Fungal PJIs in TEA are different from both bacterial PJIs in TEA, and fungal PJIs in hip and knee arthroplasty. Host risk factors including inflammatory disease and immunosuppressive drugs combined with the subcutaneous anatomy of the elbow are possible risk factors that could contribute to the higher complication and infection rates.

It has been hypothesized that the introduction of modern antirheumatic drugs has contributed to a decrease in the utilization of joint surgery in rheumatoid arthritis [17]. Even though improved medical treatment in RA may have contributed to a decreased incidence of rheumatoid elbow as an indication for TEA [6], patients who do undergo the procedure for this indication may be at higher risk of atypical PJIs caused by fungi.

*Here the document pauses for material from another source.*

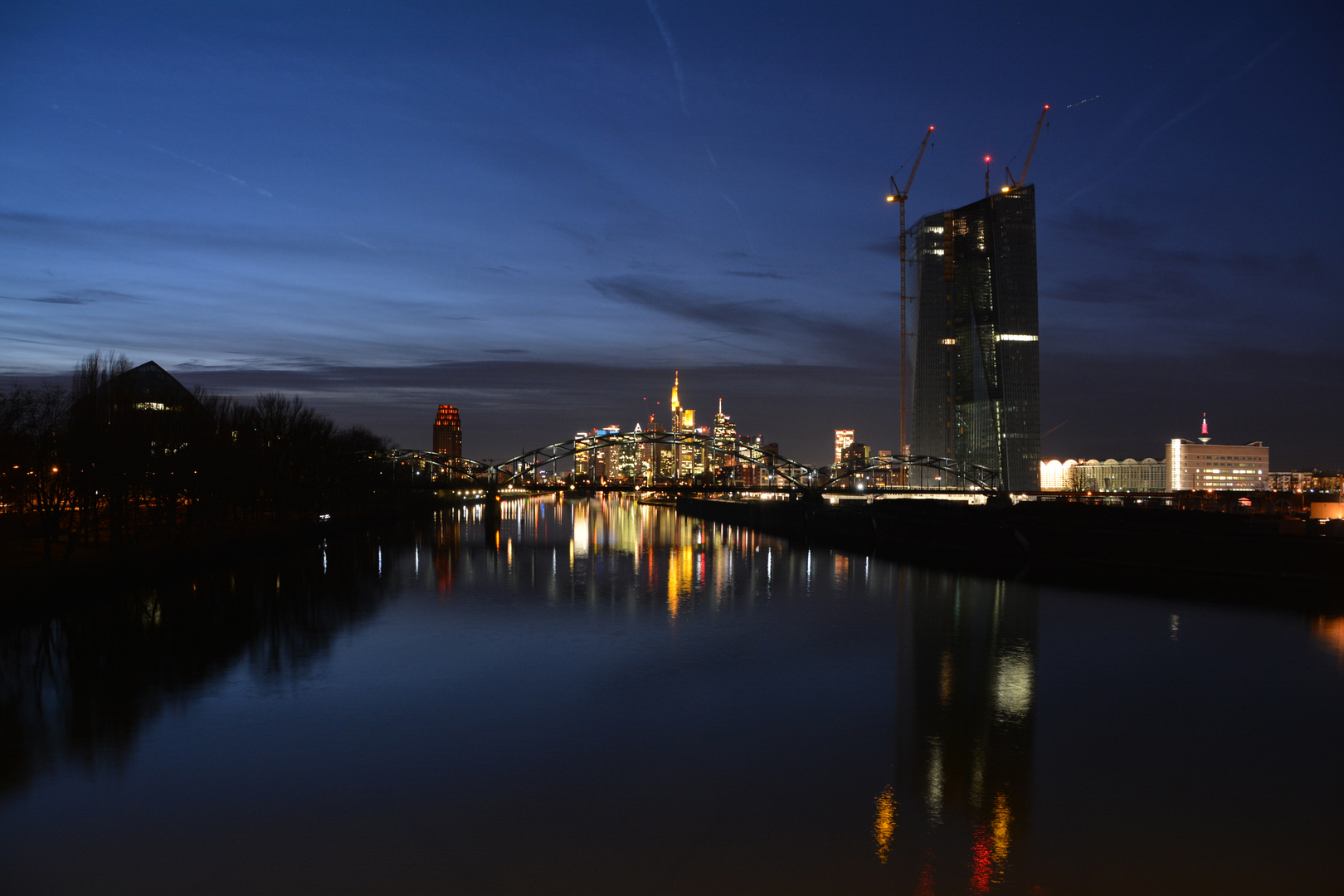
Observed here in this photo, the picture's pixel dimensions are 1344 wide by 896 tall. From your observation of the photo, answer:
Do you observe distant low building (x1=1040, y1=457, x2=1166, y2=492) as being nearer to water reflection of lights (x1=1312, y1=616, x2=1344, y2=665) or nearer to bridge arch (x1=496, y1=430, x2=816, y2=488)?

A lack of literature on this rare but morbid complication left the responsible team without a precedent on which to base treatment. In this case, fungal infection of a TEA for rheumatoid elbow proved to be an extremely difficult complication to manage and caused considerable morbidity to the patient. Owing to the rarity of this complication, demonstrated by the lack of literature, future cases will pose similar therapeutic dilemmas. If presented with a similar case, the authors advise orthopedic surgeons and infectious disease specialists not to attribute positive fungal cultures to contamination, especially when it may delay treatment in an immunocompromised host. As was seen in this case, fungal infection may persist despite evidence of preoperative sterility. In patients with a history of recurrent infected TEA, surgeons should be wary of the morbidity of multiple attempts at revision endoprosthetic reconstruction in favor of earlier resection arthroplasty. It is our hope that continued follow-up and future reports will provide insight into a successful strategy for treatment of fungal infections in TEA.